Directions for this task: Can you output the stretch of the material from the line containing "How much distance is there separating" through the end of the material as a JSON list of strings, one string per line, with blank lines left out?

Scene question records:
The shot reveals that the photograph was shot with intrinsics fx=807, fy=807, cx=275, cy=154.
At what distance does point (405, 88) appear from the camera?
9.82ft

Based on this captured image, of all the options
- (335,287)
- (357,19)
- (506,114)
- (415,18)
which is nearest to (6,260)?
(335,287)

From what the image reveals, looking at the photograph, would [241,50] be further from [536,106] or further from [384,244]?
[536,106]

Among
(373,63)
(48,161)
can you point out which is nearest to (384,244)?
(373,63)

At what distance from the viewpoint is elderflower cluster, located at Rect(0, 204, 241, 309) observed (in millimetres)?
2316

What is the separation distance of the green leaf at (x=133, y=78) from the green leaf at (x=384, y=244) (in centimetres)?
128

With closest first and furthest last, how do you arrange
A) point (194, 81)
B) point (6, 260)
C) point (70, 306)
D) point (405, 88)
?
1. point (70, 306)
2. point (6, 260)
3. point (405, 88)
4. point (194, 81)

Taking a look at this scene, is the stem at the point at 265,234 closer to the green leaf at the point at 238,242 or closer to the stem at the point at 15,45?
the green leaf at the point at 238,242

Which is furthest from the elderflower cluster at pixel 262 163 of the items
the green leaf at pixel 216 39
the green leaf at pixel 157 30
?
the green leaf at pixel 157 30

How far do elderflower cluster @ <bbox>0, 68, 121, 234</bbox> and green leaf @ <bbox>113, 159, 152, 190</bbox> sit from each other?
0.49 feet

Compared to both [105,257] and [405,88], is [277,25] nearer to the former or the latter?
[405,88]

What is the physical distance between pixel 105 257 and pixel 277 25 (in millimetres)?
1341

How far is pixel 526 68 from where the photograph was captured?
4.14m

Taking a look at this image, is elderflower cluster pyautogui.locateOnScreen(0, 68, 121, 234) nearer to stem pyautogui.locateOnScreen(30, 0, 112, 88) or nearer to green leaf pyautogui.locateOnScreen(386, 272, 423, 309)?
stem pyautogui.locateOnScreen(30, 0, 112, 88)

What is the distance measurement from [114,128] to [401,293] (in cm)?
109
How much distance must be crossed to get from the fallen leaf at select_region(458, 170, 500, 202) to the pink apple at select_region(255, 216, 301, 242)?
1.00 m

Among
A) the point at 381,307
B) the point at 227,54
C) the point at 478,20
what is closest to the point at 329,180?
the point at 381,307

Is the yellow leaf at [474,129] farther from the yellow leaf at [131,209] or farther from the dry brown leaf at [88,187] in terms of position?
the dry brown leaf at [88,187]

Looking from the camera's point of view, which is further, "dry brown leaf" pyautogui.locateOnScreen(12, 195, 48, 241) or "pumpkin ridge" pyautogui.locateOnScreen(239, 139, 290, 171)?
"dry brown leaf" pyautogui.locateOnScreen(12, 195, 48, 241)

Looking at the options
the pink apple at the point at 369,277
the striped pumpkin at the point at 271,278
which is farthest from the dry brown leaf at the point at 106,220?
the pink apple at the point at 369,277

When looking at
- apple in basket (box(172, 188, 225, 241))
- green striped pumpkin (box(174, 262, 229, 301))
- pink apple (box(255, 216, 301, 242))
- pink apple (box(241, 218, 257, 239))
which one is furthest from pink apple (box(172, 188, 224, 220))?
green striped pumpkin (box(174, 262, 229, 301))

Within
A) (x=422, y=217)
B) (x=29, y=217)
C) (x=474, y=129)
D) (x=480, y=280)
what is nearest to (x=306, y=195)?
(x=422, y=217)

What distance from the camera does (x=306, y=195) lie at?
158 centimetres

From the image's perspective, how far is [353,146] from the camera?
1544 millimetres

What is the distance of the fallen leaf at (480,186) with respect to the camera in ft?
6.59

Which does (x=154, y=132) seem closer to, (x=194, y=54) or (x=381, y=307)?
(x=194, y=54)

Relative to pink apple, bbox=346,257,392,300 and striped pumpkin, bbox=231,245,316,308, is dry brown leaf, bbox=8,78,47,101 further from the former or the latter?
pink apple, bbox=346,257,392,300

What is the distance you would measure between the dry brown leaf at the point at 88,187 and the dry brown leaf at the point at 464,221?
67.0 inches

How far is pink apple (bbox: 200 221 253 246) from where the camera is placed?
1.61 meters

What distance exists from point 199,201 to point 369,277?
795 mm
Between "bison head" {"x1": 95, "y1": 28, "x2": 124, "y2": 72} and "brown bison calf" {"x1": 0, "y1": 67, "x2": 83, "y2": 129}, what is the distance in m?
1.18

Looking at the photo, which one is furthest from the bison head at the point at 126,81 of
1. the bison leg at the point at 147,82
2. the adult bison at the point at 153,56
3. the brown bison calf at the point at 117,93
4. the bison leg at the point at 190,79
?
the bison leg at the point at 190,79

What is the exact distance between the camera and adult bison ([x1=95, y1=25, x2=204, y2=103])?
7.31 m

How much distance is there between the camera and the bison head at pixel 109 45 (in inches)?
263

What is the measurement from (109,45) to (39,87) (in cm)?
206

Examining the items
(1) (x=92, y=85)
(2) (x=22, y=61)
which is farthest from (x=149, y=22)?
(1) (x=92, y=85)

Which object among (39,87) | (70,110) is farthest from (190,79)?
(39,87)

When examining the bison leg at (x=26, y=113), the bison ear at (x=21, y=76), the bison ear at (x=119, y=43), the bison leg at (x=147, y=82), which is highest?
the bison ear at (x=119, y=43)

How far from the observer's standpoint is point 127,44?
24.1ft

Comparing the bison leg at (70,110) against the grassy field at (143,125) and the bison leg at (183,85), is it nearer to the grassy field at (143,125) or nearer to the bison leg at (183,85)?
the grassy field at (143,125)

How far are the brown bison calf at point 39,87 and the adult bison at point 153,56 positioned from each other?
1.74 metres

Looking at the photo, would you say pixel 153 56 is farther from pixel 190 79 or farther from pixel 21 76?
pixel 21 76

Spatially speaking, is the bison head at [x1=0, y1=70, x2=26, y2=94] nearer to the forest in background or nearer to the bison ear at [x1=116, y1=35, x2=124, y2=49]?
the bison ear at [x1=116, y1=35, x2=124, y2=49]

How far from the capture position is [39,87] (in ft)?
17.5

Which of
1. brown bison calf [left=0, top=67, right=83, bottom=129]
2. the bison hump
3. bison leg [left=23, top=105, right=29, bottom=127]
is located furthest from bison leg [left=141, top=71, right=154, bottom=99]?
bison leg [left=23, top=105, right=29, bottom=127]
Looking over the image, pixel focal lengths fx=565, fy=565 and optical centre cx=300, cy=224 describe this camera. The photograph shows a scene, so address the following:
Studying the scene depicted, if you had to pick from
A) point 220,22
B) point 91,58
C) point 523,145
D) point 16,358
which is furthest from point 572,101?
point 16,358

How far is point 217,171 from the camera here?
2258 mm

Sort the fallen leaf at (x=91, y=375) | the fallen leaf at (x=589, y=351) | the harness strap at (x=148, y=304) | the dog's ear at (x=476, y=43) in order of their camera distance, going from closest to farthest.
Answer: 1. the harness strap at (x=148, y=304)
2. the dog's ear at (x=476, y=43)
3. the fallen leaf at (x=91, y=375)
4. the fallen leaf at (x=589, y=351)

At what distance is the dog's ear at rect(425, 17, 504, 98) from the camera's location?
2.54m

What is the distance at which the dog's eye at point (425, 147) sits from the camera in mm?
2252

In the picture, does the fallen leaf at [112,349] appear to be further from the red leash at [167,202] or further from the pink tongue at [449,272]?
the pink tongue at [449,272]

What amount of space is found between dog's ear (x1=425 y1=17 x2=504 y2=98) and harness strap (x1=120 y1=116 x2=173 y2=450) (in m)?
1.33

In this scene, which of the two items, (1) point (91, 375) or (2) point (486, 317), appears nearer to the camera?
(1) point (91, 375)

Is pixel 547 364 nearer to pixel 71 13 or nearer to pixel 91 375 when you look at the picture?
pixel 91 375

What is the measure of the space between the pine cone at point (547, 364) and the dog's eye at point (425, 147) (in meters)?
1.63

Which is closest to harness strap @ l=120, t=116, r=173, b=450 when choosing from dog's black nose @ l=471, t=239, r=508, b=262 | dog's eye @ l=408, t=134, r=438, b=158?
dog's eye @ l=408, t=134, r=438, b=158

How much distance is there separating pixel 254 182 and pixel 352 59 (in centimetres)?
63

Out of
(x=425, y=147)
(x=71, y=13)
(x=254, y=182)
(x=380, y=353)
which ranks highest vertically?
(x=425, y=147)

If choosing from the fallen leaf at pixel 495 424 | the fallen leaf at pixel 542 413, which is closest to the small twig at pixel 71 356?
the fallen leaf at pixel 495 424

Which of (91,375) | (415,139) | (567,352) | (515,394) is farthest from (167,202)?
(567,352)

Full output:
[
  "How much distance is there separating pixel 254 182 and pixel 352 59 (in centimetres)?",
  "63",
  "Out of",
  "(x=425, y=147)",
  "(x=71, y=13)",
  "(x=254, y=182)",
  "(x=380, y=353)",
  "which ranks highest vertically?",
  "(x=425, y=147)",
  "If choosing from the fallen leaf at pixel 495 424 | the fallen leaf at pixel 542 413, which is closest to the small twig at pixel 71 356?",
  "the fallen leaf at pixel 495 424",
  "Which of (91,375) | (415,139) | (567,352) | (515,394) is farthest from (167,202)?",
  "(567,352)"
]